## Start Input for this task

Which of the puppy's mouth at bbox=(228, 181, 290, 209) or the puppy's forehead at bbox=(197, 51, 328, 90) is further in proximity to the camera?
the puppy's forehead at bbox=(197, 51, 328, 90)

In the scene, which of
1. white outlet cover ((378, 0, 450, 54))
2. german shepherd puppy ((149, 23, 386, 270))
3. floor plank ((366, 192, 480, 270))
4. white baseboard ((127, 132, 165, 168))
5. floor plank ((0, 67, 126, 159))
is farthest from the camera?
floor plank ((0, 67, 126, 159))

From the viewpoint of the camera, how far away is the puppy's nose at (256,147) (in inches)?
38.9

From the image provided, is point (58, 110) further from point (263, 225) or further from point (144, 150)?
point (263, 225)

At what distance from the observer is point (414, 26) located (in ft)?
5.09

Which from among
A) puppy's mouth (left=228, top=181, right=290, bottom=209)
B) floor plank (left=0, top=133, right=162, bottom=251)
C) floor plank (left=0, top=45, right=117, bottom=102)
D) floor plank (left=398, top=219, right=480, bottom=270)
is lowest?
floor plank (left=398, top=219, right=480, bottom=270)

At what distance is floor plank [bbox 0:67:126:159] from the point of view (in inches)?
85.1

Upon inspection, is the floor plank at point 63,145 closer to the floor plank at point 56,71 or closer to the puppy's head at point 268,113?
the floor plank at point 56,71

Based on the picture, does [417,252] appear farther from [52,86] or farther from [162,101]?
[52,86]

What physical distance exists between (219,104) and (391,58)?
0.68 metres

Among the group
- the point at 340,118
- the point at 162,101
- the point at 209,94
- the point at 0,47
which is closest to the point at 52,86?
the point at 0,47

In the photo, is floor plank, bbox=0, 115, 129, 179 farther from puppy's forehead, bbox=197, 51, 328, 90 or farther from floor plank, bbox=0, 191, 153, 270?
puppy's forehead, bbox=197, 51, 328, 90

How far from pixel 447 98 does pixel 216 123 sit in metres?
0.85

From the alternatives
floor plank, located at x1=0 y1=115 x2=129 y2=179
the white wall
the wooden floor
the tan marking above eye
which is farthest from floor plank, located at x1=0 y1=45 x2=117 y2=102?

## End Input for this task

- _Goal of the exercise_
Please write out all of the records above again, switching every "camera" to "lens" and leaving everything else unchanged.

- _Solution to this task_
Which of the puppy's mouth at bbox=(228, 181, 290, 209) or the puppy's forehead at bbox=(197, 51, 328, 90) is further in proximity to the lens?
the puppy's forehead at bbox=(197, 51, 328, 90)

In the scene, which of
1. white outlet cover ((378, 0, 450, 54))
2. german shepherd puppy ((149, 23, 386, 270))
3. floor plank ((366, 192, 480, 270))
4. white baseboard ((127, 132, 165, 168))
5. floor plank ((0, 67, 126, 159))
is farthest from the lens?
floor plank ((0, 67, 126, 159))

From the viewpoint of the lens, how far away is the puppy's nose at (256,147) (in inches)?
38.9

From the image provided, is point (58, 110) further from point (263, 225) or further from point (144, 150)?
point (263, 225)

At what distance from the observer is point (414, 26) located (in ft)?
5.09

Which from among
A) puppy's mouth (left=228, top=181, right=290, bottom=209)
B) floor plank (left=0, top=133, right=162, bottom=251)
C) floor plank (left=0, top=45, right=117, bottom=102)
D) floor plank (left=398, top=219, right=480, bottom=270)
is lowest?
floor plank (left=398, top=219, right=480, bottom=270)

At what distance is floor plank [bbox 0:67:126:159] from the point of view (in inches)?
85.1

Upon inspection, is the floor plank at point 63,145 closer to the floor plank at point 56,71 or closer to the puppy's head at point 268,113?
the floor plank at point 56,71

Based on the picture, does [417,252] appear farther from [52,86] or farther from [162,101]?
[52,86]

What physical distance exists between (219,104) and (391,58)?
0.68 metres

Among the group
- the point at 340,118
- the point at 162,101
- the point at 209,94
- the point at 0,47
which is closest to the point at 52,86?
the point at 0,47

In the photo, is floor plank, bbox=0, 115, 129, 179 farther from puppy's forehead, bbox=197, 51, 328, 90 or farther from floor plank, bbox=0, 191, 153, 270?
puppy's forehead, bbox=197, 51, 328, 90

How far from pixel 447 98 does pixel 216 123 sit in metres?
0.85

From the alternatives
floor plank, located at x1=0 y1=115 x2=129 y2=179
the white wall
the wooden floor
the tan marking above eye
which is farthest from floor plank, located at x1=0 y1=45 x2=117 y2=102?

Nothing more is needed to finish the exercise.